The Washington Post tells us:
“Time and again, lawmakers, regulators and industry lobbyists pressed their concerns behind closed doors at the White House and the Treasury Department, according to participants.
“Turf-conscious regulators opposed the idea to consolidate banking oversight agencies and took their appeal over the Treasury directly to the White House. Ultimately the administration spared all but one agency.
“A few key lawmakers argued against merging the two federal agencies that oversee the stock and commodity markets. That did not happen.
“Insurance companies fought over whether a national regulator should oversee them. The White House dropped the proposal.”
Etc. Etc.

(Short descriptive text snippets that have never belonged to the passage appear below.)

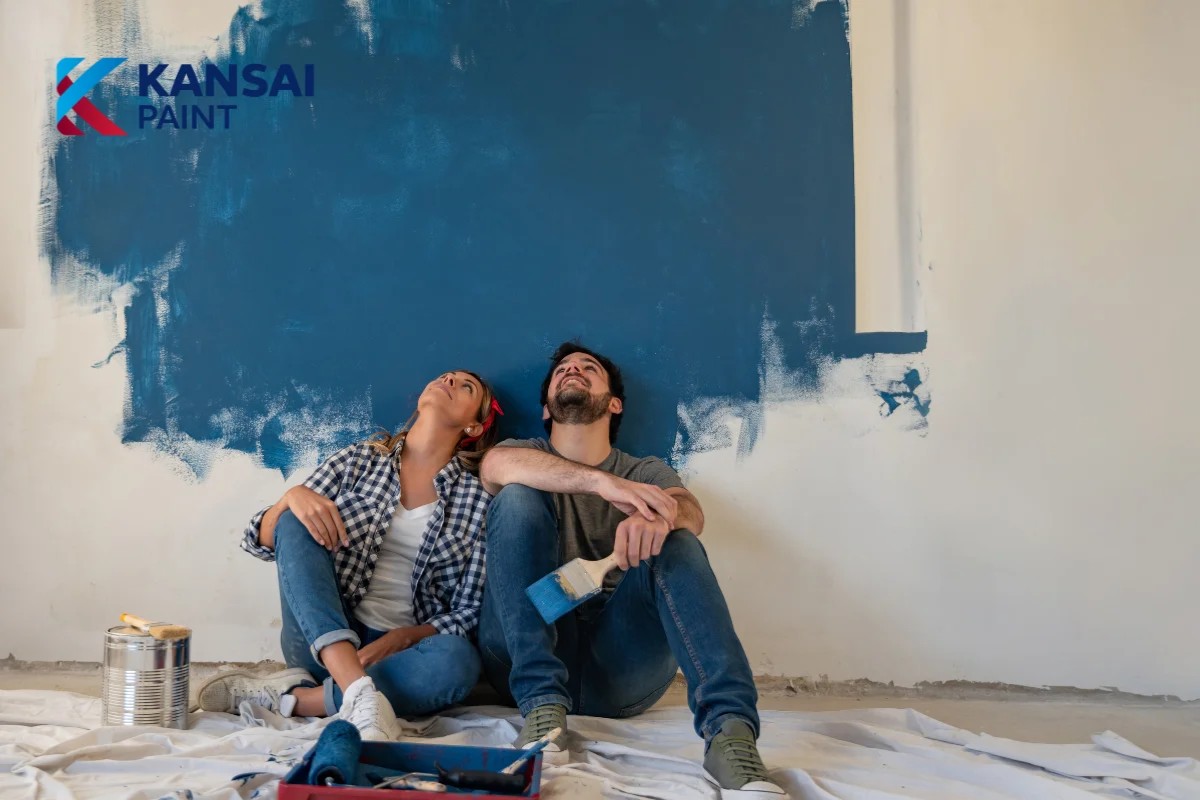 Di Chuyển Bàn Thờ Để Sơn Nhà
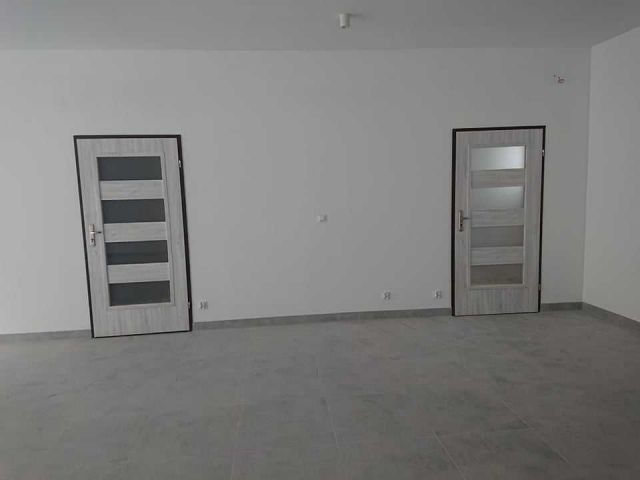 Lokal Kostrzyn nad Odrą, ul. Solidarności. Zdjęcie 1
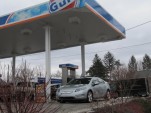 2011 Chevrolet Volt drive test, March 2011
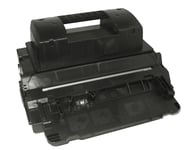 Troy 603 N MICR Secure Printer Yaha Toner Sort Høykapasitet (24.000 sider), erstatter HP CE390X Y15535 50247066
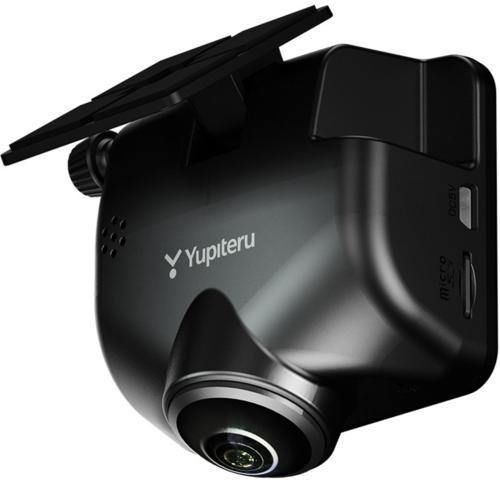 ドライブレコーダー ユピテル(YUPITERU) marumie Q-21　4968543713558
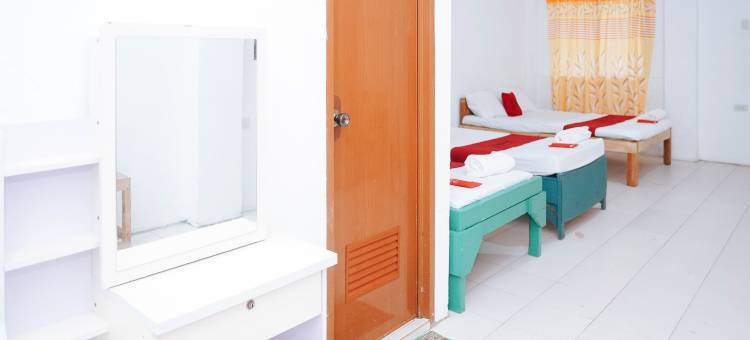 红多兹酒店@圣安东尼海滩度假村(RedDoorz @ St. Anthony Beach Resort)图片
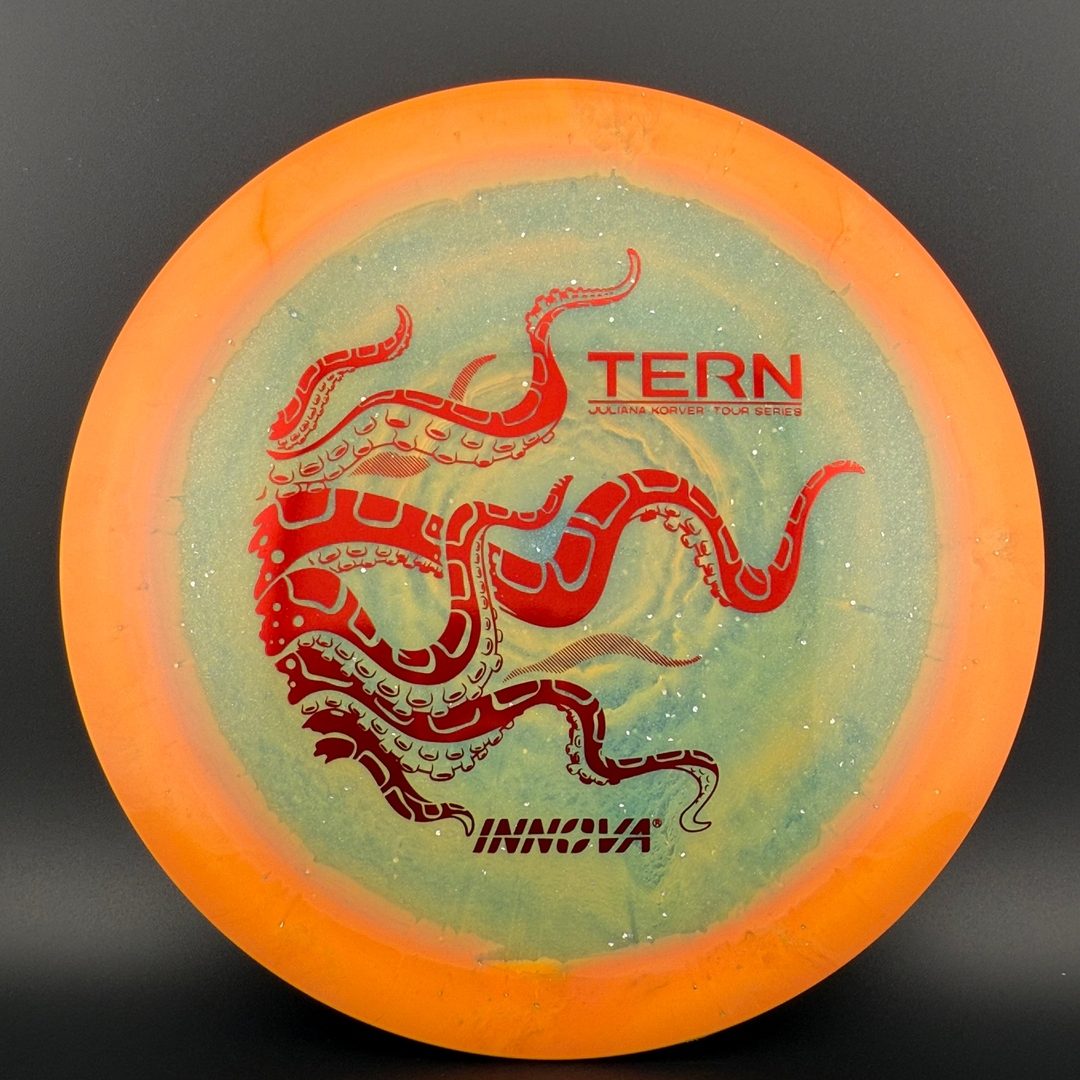 Halo Moondust Champion Tern - 2025 Juliana Korver Tour Series Innova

Etc, ad nuseum.
So now we have 88 pages of financial reforms as if the authors of this compromised and consensualized agenda were being paid by the word. The President is telling us that “mistakes” were made as if massive crimes, theft, fraud and unregulated greed were not involved in causing the calamity at the heart if the crash of the economy.
Bloomberg surveyed the wreckage: “Financial firms worldwide have recorded more than $1.4 trillion in writedowns and credit losses since 2007 as the U.S. housing market collapsed and the economy sank into recession.”
Billions spent to unlock credit and get banks lending again have led nowhere. The financial news service quotes Tim Backshall, chief strategist at Credit Derivatives Research LLC in Walnut Creek, California.